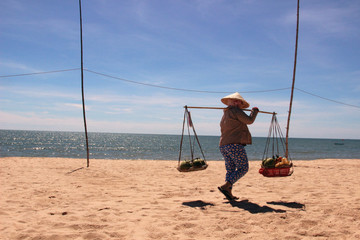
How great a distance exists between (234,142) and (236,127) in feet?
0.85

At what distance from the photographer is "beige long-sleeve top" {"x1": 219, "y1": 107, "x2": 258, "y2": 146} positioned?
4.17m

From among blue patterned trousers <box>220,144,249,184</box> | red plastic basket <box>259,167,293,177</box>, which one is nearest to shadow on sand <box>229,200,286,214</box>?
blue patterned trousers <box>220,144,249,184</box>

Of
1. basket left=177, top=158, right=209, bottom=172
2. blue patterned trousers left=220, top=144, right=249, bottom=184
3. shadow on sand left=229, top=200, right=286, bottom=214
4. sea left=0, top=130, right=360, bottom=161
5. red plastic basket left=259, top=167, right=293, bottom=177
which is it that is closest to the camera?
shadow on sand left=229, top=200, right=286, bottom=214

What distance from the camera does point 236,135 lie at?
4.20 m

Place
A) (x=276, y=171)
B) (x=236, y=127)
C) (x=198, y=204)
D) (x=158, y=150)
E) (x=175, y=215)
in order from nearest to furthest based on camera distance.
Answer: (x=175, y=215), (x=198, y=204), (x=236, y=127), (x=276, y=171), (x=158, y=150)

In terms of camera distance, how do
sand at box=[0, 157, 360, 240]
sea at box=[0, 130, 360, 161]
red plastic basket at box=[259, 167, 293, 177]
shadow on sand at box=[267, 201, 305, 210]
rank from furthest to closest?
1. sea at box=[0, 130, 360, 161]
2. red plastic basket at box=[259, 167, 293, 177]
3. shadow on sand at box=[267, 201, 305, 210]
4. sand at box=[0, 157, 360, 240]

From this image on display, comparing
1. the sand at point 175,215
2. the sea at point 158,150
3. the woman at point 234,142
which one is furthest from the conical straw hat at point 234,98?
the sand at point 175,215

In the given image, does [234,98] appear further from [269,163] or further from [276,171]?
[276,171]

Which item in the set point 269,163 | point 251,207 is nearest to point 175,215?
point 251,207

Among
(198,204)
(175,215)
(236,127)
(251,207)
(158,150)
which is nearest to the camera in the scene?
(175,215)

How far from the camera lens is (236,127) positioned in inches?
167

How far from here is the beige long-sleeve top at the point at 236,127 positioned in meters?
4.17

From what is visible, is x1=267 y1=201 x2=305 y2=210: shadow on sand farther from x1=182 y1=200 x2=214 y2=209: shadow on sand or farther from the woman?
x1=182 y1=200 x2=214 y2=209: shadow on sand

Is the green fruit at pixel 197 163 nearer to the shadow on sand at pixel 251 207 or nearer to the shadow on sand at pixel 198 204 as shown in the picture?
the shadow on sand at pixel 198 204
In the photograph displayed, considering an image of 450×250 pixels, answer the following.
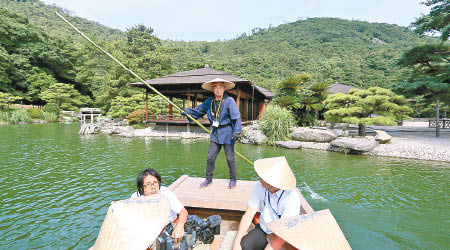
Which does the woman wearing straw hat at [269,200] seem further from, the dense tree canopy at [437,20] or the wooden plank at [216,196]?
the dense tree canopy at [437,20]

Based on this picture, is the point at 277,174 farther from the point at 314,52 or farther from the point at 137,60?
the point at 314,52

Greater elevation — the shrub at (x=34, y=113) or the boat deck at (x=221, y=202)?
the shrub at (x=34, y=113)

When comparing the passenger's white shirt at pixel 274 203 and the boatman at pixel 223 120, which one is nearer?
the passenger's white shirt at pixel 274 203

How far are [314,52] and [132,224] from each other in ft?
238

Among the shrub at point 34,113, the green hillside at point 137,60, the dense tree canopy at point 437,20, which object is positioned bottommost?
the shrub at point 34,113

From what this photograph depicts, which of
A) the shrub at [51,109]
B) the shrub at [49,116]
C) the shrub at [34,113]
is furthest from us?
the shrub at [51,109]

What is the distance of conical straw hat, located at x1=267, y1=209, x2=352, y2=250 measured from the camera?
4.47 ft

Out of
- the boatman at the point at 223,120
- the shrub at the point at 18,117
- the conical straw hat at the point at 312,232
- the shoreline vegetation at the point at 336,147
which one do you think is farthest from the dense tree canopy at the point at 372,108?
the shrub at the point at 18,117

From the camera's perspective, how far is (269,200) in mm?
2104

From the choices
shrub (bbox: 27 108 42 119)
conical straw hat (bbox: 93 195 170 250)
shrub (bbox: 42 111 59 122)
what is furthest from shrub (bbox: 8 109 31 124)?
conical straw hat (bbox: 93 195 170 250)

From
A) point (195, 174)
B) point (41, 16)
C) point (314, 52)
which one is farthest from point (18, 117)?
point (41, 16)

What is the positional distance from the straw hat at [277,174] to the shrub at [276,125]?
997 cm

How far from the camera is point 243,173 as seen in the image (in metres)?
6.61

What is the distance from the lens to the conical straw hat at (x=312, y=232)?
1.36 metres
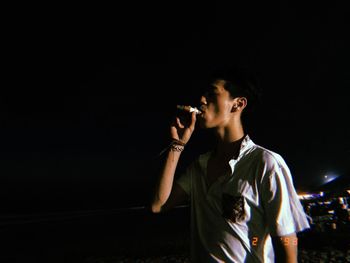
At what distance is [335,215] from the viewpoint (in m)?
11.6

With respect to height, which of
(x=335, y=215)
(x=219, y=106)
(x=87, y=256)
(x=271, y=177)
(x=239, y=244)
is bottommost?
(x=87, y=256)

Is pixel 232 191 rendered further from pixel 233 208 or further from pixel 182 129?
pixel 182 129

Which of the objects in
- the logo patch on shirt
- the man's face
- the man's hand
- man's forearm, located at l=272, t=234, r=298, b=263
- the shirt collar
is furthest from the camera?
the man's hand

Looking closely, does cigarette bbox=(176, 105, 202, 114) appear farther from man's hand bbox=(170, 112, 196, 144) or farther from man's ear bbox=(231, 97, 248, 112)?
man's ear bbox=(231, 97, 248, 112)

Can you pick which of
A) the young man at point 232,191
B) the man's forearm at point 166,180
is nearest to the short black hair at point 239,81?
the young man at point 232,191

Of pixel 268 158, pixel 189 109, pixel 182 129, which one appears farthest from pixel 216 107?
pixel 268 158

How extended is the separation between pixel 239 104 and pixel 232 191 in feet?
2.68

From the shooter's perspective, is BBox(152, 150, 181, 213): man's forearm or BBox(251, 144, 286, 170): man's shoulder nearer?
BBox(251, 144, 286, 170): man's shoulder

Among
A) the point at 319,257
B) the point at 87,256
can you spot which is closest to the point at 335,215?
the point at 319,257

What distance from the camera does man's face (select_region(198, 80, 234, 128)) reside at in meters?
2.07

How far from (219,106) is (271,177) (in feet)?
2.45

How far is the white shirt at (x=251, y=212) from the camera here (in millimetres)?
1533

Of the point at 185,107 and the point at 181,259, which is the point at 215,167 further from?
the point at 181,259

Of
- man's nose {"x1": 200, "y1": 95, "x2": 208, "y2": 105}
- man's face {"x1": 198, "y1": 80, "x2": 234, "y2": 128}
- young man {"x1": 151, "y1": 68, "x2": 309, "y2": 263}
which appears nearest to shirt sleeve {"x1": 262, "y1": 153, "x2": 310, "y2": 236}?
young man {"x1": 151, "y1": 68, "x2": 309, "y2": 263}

## Aim of the task
Print all of the entries above verbatim, line for line, and leave out the pictures.

## Answer to this task
How great a distance exists between (234,142) and (236,127) in feet?
0.85

At what distance from the photographer is "beige long-sleeve top" {"x1": 219, "y1": 107, "x2": 258, "y2": 146} positioned?
4.17m

From among blue patterned trousers <box>220,144,249,184</box> | red plastic basket <box>259,167,293,177</box>, which one is nearest to shadow on sand <box>229,200,286,214</box>?
blue patterned trousers <box>220,144,249,184</box>

Of
1. basket left=177, top=158, right=209, bottom=172
2. blue patterned trousers left=220, top=144, right=249, bottom=184
3. shadow on sand left=229, top=200, right=286, bottom=214
4. sea left=0, top=130, right=360, bottom=161
5. red plastic basket left=259, top=167, right=293, bottom=177
which is it that is closest to the camera?
shadow on sand left=229, top=200, right=286, bottom=214

What distance from the camera does point 236,135 lie at?
4.20 m

Place
A) (x=276, y=171)
B) (x=236, y=127)
C) (x=198, y=204)
D) (x=158, y=150)
E) (x=175, y=215)
in order from nearest to furthest based on camera distance.
Answer: (x=175, y=215), (x=198, y=204), (x=236, y=127), (x=276, y=171), (x=158, y=150)

In terms of camera distance, how do
sand at box=[0, 157, 360, 240]
sea at box=[0, 130, 360, 161]
red plastic basket at box=[259, 167, 293, 177]
shadow on sand at box=[267, 201, 305, 210]
rank from furthest to closest?
1. sea at box=[0, 130, 360, 161]
2. red plastic basket at box=[259, 167, 293, 177]
3. shadow on sand at box=[267, 201, 305, 210]
4. sand at box=[0, 157, 360, 240]

From this image on display, comparing
1. the sand at point 175,215
2. the sea at point 158,150
3. the woman at point 234,142
which one is furthest from the conical straw hat at point 234,98?
the sand at point 175,215

In the given image, does [234,98] appear further from [269,163] or further from [276,171]?
[276,171]

Which item in the set point 269,163 | point 251,207 is nearest to point 175,215?
point 251,207

Among
(198,204)
(175,215)
(236,127)
(251,207)
(158,150)
which is nearest to the camera in the scene?
(175,215)

How far from the camera lens is (236,127) positioned in inches?
167

How far from here is the beige long-sleeve top at the point at 236,127 positioned in meters?
4.17

From what is visible, is x1=267 y1=201 x2=305 y2=210: shadow on sand farther from x1=182 y1=200 x2=214 y2=209: shadow on sand or farther from the woman?
x1=182 y1=200 x2=214 y2=209: shadow on sand

Is the green fruit at pixel 197 163 nearer to the shadow on sand at pixel 251 207 or nearer to the shadow on sand at pixel 198 204 as shown in the picture?
the shadow on sand at pixel 198 204
In the photograph displayed, considering an image of 450×250 pixels, answer the following.
Which does the woman wearing straw hat at [269,200] seem further from, the dense tree canopy at [437,20] or the wooden plank at [216,196]?
the dense tree canopy at [437,20]

Based on this picture, is the point at 277,174 farther from the point at 314,52 or farther from the point at 137,60?
the point at 314,52

Greater elevation — the shrub at (x=34, y=113) or the boat deck at (x=221, y=202)?
the shrub at (x=34, y=113)

When comparing the passenger's white shirt at pixel 274 203 and the boatman at pixel 223 120, which one is nearer?
the passenger's white shirt at pixel 274 203

How far are [314,52] and [132,224] from each other in ft?
238

Among the shrub at point 34,113, the green hillside at point 137,60, the dense tree canopy at point 437,20, which object is positioned bottommost?
the shrub at point 34,113

From what this photograph depicts, which of
A) the shrub at [51,109]
B) the shrub at [49,116]
C) the shrub at [34,113]
is furthest from us?
the shrub at [51,109]

What is the distance of conical straw hat, located at x1=267, y1=209, x2=352, y2=250 measured from the camera?
4.47 ft

Out of
- the boatman at the point at 223,120
- the shrub at the point at 18,117
- the conical straw hat at the point at 312,232
- the shoreline vegetation at the point at 336,147
which one do you think is farthest from the dense tree canopy at the point at 372,108?
the shrub at the point at 18,117

From the camera's perspective, how far is (269,200) in mm?
2104

From the choices
shrub (bbox: 27 108 42 119)
conical straw hat (bbox: 93 195 170 250)
shrub (bbox: 42 111 59 122)
what is furthest from shrub (bbox: 8 109 31 124)?
conical straw hat (bbox: 93 195 170 250)

From
A) point (195, 174)
B) point (41, 16)
C) point (314, 52)
which one is farthest from point (18, 117)?
point (41, 16)

What is the positional distance from the straw hat at [277,174] to the shrub at [276,125]?
997 cm

How far from the camera is point 243,173 as seen in the image (in metres)?
6.61

What is the distance from the lens to the conical straw hat at (x=312, y=232)?
1.36 metres
At what distance is [335,215] from the viewpoint (in m)?
11.6

With respect to height, which of
(x=335, y=215)
(x=219, y=106)
(x=87, y=256)
(x=271, y=177)
(x=239, y=244)
is bottommost?
(x=87, y=256)

Is pixel 232 191 rendered further from pixel 233 208 or further from pixel 182 129?
pixel 182 129

Which of the objects in
- the logo patch on shirt
- the man's face
- the man's hand
- man's forearm, located at l=272, t=234, r=298, b=263
- the shirt collar
is furthest from the camera?
the man's hand

Looking closely, does cigarette bbox=(176, 105, 202, 114) appear farther from man's hand bbox=(170, 112, 196, 144) or farther from man's ear bbox=(231, 97, 248, 112)?
man's ear bbox=(231, 97, 248, 112)

Can you pick which of
A) the young man at point 232,191
B) the man's forearm at point 166,180
is nearest to the short black hair at point 239,81?
the young man at point 232,191

Of pixel 268 158, pixel 189 109, pixel 182 129, which one appears farthest from pixel 216 107?
pixel 268 158

How extended is the separation between pixel 239 104 and pixel 232 191 in feet?
2.68

From the shooter's perspective, is BBox(152, 150, 181, 213): man's forearm or BBox(251, 144, 286, 170): man's shoulder nearer?
BBox(251, 144, 286, 170): man's shoulder

Among
A) the point at 319,257
B) the point at 87,256
can you spot which is closest to the point at 335,215?
the point at 319,257

What distance from the camera does man's face (select_region(198, 80, 234, 128)) reside at in meters?
2.07

How far from (219,106) is (271,177) (in feet)?
2.45

How far is the white shirt at (x=251, y=212) from the camera here (in millimetres)?
1533

Of the point at 185,107 and the point at 181,259, which is the point at 215,167 further from?
the point at 181,259

Of
- man's nose {"x1": 200, "y1": 95, "x2": 208, "y2": 105}
- man's face {"x1": 198, "y1": 80, "x2": 234, "y2": 128}
- young man {"x1": 151, "y1": 68, "x2": 309, "y2": 263}
which appears nearest to shirt sleeve {"x1": 262, "y1": 153, "x2": 310, "y2": 236}?
young man {"x1": 151, "y1": 68, "x2": 309, "y2": 263}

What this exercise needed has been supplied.